Regis had been unemployed for nearly a year, laid-off by Westinghouse, where for the previous five years he guarded a boiler room in one of their plants. He was about five-foot-six, constantly scruffy and disheveled, and sometimes looked like he was a step or two away from insanity. Kind of like a Pitt student’s version of Rasputin.

Richard Dreyfuss in Close Encounters of the Third Kind (1977), screen shot -- closest approximation to Regis, circa 1988 -- January 12, 2012. (http://examiner.com). Qualifies as fair use under US Copyright Laws due to low resolution and limited use for blog post.

But Regis was a quick study and absolutely enjoyed going to college, as he was a deeply critical thinker. Heck, he was the smartest person I knew during my Pitt and Carnegie Mellon years! As a result, we hit it off right away in our discussion sections on Friday mornings in Western Civilization II. Me and Regis would often gang up on the rest of the class in the discussion of all things Western European-related, from the French Revolution  to the connections between the European slave trade, the Industrial Revolution, and European imperialism. It was wonderful not being the only oddball in class for a change.

What made us friends, though, had more to do with the fact that Regis didn’t allow himself to be blinded by my attempts to hide the real truth behind my weirdness. He saw through my coping strategies to mask the battering I’d taken from poverty, abuse and Humanities in Mount Vernon. Regis was there for me my sophomore year at Pitt in a way that any true friend would be.

After my bout with homelessness — which I hadn’t told Regis about — I was broke from Labor Day to Thanksgiving. Despite my pride and my mother’s constant mantra of not asking for “handouts,” I first asked Regis for help in November ’88. This after he noticed that we weren’t even hanging out at the Roy Rogers in the Cathedral of Learning anymore.

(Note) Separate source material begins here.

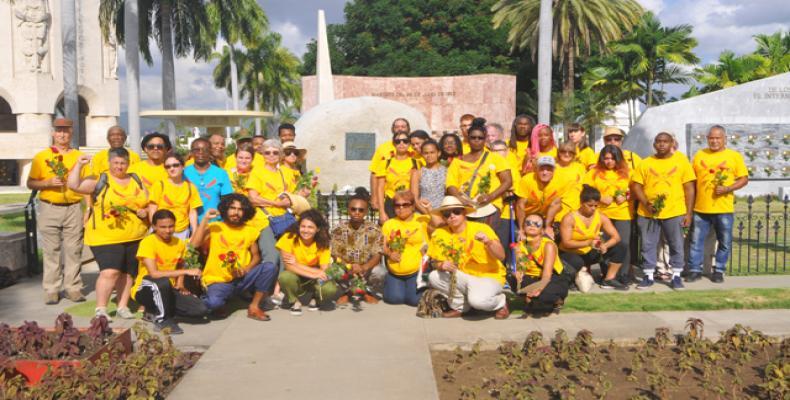 Brigadistas at Fidel's Grave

“To be honest, I’ve only had $205 to my name since September,” I said.

“How’ve you been making it?,” Regis asked.

“Spaghetti one week, pork neck bones and rice the next, tuna fish after that. I’m now down to peanut butter sandwiches,” I said.

“What’s ‘pork neck bones’?” Regis asked, with this incredulous look on his face.

After explaining the intricacies of my diet and poor people’s cooking — especially since this was the first time I’d eaten any pork in seven and a half years — Regis finally said

“I don’t have much, but I can at least bring you some bread and a potata. We don’t want you out here starvin’,” having patted me on my right shoulder as our conversation ended.

Sure enough, later that week, Regis actually gave me some bread and a small sack of potatoes. It would’ve been enough to make me cry, but I was too hungry and tired to do much more than say a weak “Thank you.” That, and make the most of four days’ worth of Russet potatoes.

Regis was in my circle on other matters that semester. We talked, mostly about his Heidegger course, a scary existential philosophy course for anyone to take. I heard so much from Regis about Heidegger’s Being and Time that I felt like I was in the course. Whenever the subject came up, he was always like, “So you got a hot date tonight, right?” No excuse was good enough for him, whether it was lack of money or lack of confidence.

I stayed in touch with Regis for years after that semester and year. We took a Greek History course together in the fall of ’89. I began introducing him to my other weird and not-so-weird friends. He introduced me to working-class White Pittsburgh, for better and for worse. We stayed in touch during the summers I was back in Mount Vernon, through our master’s degrees and my doctorate at Carnegie Mellon.

The last time I saw Regis was in May ’96, just as my fight over my dissertation with Joe Trotter (see my “Running Interference” post from April ’11) was in high gear. Despite two degrees — both in Philosophy — and a professorial disposition, Regis hadn’t secured regular work and was still living at home in East Pittsburgh with his parents. I encouraged him to get a doctorate. But sensing how unhappy I was with my own process, Regis said, “How’s that workin’ out for ya?”

I wonder how Regis is doing today. Well, I should just look him up. After all, we’re both weird Pitt grads!